━━━ Excerpt provided ━━━

Scientist—objective, detached, and cold? It might be easy to stereotype scientists as intellectuals of a rather unfeeling sort, striving as they are to develop “objective” knowledge and understandings of the things they are studying and seeming likely to cultivate a cold impartiality. However, in conducting roughly sixty interviews with scientists, a different picture emerged. These scientists often describe warm relationships with colleagues and with the objects of their study—e.g., their sense of wonder about animals or plants. They also maintain, almost universally, an intense curiosity about nature, often connected to a recognition of the, at times surprising, beauty of what they study.

━━━ Records provided ━━━

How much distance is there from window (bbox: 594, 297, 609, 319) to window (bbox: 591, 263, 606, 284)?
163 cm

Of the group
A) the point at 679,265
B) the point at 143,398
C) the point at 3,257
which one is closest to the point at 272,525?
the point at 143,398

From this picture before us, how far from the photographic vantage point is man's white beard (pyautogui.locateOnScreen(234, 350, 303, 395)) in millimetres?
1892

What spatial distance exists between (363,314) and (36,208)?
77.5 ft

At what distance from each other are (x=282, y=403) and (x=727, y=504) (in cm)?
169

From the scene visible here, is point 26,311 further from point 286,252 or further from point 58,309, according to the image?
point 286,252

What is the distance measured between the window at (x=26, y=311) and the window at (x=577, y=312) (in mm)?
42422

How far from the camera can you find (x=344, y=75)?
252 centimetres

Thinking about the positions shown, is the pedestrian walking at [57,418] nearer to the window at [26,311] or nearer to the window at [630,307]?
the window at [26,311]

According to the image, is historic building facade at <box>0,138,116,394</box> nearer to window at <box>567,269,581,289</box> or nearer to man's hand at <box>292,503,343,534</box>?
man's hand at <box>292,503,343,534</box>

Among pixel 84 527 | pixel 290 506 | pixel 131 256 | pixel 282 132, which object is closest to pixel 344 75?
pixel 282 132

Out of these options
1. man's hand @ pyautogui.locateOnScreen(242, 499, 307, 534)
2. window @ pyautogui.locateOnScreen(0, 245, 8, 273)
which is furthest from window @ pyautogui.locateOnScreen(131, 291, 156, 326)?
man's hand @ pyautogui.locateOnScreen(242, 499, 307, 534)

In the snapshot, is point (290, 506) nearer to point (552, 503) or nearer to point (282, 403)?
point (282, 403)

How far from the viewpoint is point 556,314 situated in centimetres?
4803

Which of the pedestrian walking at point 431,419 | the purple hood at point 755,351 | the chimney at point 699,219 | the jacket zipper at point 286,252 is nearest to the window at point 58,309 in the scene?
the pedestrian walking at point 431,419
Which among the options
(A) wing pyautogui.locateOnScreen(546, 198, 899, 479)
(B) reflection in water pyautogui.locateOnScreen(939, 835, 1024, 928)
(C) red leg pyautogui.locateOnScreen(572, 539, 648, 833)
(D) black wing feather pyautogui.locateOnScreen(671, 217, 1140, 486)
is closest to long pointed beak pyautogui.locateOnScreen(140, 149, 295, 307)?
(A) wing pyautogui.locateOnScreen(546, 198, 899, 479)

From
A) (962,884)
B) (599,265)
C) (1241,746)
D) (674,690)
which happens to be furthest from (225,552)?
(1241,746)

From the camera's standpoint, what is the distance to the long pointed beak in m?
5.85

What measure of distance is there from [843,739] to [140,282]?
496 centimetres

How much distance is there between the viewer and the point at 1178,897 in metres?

━━━

Your tasks:
A – Answer the following questions using the passage about scientists.
(i) Roughly how many interviews with scientists were conducted?
(ii) Which example is given of the scientists' warm relationships with the objects of their study?
(iii) What do the scientists maintain almost universally?
B – Transcribe the passage about scientists from "Scientist—objective, detached, and" to "what they study.".

Written responses:
A –
(i) Roughly sixty.
(ii) Their sense of wonder about animals or plants.
(iii) An intense curiosity about nature.

B –
Scientist—objective, detached, and cold? It might be easy to stereotype scientists as intellectuals of a rather unfeeling sort, striving as they are to develop “objective” knowledge and understandings of the things they are studying and seeming likely to cultivate a cold impartiality. However, in conducting roughly sixty interviews with scientists, a different picture emerged. These scientists often describe warm relationships with colleagues and with the objects of their study—e.g., their sense of wonder about animals or plants. They also maintain, almost universally, an intense curiosity about nature, often connected to a recognition of the, at times surprising, beauty of what they study.